Still, there is a depressing similarity in that both feel like something I can't do anything about. Government has grown so large and impersonal that objections to taxes by an individual seem pointless, no matter how mind-bogglingly wasteful the programs they fund are (TSA, anyone?). And as for death, well, I can try to eat decently, and exercise, and take a few pills that may or may not do anything, but there could be some aneurysm tucked away in the folds of my brain ready to pop and if it does, well, that's that. Some tears (there had better be!) a little service, Domini, Domini, and move on. And of course, even if I do everything right, in fewer than sixty years, I'm toast.

I'm tired, and someone I liked died before he should have, and I owe taxes I haven't planned on. Still, I'm not dead yet, and I have a foxy wife and great children and I can still jog and play and read, so I'll get out of this funk and be positive. Because what's the alternative, be negative? Phooey.

Saturday, January 5, 2008

subprime

Ugh. I've come to dislike that term over the past year. I had a subprime mortgage when I bought my house in 2004. In fact, it was the only way that I could afford to buy the house, what with maintenance and child support payments, a need to stay geographically near my sons in an upscale high-tax suburb, and a salary that was likely to decrease dramatically in a few years when a new political administration came in and I was shown the door from my politically connected job.
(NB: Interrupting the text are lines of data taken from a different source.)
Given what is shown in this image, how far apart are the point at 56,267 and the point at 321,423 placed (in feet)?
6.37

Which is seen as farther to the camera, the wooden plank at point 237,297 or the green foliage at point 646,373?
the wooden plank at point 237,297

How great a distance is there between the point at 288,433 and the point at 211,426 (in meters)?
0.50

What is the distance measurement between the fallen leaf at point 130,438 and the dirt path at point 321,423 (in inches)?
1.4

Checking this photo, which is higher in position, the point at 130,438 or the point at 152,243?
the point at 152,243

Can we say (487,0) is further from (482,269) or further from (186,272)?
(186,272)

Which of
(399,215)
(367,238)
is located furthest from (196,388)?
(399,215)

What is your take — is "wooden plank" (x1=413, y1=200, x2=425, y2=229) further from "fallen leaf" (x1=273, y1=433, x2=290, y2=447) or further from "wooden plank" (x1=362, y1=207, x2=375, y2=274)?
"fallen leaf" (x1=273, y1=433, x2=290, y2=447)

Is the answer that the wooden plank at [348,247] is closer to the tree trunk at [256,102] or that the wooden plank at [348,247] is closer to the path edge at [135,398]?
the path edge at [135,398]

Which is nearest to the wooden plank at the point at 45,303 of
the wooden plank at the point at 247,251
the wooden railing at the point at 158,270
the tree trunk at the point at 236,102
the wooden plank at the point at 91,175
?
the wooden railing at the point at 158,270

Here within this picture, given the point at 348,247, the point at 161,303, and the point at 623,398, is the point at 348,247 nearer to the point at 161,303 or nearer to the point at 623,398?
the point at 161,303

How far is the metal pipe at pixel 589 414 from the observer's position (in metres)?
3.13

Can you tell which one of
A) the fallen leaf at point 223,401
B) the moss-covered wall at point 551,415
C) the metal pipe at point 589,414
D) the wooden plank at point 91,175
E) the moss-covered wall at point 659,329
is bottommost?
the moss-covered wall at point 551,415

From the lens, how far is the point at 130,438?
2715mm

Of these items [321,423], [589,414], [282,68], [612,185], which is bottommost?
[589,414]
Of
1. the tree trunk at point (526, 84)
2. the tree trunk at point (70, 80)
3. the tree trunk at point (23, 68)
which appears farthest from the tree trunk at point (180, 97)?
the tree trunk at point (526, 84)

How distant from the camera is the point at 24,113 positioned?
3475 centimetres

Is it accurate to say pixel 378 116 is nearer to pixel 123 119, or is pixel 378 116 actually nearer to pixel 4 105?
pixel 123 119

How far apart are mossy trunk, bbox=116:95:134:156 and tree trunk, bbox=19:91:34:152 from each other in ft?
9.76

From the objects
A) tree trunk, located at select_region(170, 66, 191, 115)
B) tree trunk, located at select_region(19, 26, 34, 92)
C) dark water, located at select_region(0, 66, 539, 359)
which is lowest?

I only needed the house for about six years; long enough to get my youngest out of high school. It was a screaming deal. I was paying less for my mortgage than I had been for the small apartment I had rented for the past year or so. The mortgage was packaged so that it would have one (very large) bump at the five year mark. I knew the terms, I knew what the bump would mean and what it would cost, I weighed my options and I signed.

The point here is not that I am a financial wizard (oh, puh-leeez!), but that I, like most who took those deals, knew what I was doing (ok, that sounds a little smug, but you get the idea). No one put a gun to my head, no one tricked me, no one lied to me. Now tell me again: why should the government - ANY government, federal or state - take money from you and give it to me in the event that I can't make my monthly payments?

The answer, class, is: they shouldn't. If I'm having trouble financially I should a) contact the financial institution to see if I can postpone or moderate the effects of an increase; b) contact friends, family, anyone who could help me financially (oh, the humiliation... but it's better to get a government handout?); c) get another job; d) sell the house you can't afford!!!

But I guess to many that sounds cruel or unfair. So our elected leaders go on and on about the subprime crisis and plan new ways to extend the reach of government into everything that we do. Bah.

Friday, January 4, 2008

here we go

Why - oh, why! - in God's name, with so many literate, engaging, interesting people out there emptying their brains onto their blogs, should i start one? Ego? Boredom? Something Else? (let's choose that one for now)

Am I a frustrated critic of our culture (golly, we sure need one more of those)? Who cares? I've had a glass of wine and I feel like saying something, so here we go: I absolutely despise the way the media cover politics (holy cow! he's soooo original! I must read more!). Honestly, aside from those poor souls who are actually addicted to the political process, who can stand the twenty-four hour reporting on caucuses, primaries, polls, etc., etc., etc. It's almost a year off! Stop it! Stopitstopitstopit!

There, I feel better.

I was reading about Jack Benny today, and I was sorry that my children haven't really had a chance to enjoy his gentle humor. I've introduced them to Abbot and Costello, Laurel and Hardy, the Three Stooges, Popeye (the original Fleischer cartoons) Hope and Crosby's Road movies, and many other figures their contemporaries know nothing about, but I can only do so much.

I guess that's it for now. Hmmmm, that wasn't so bad.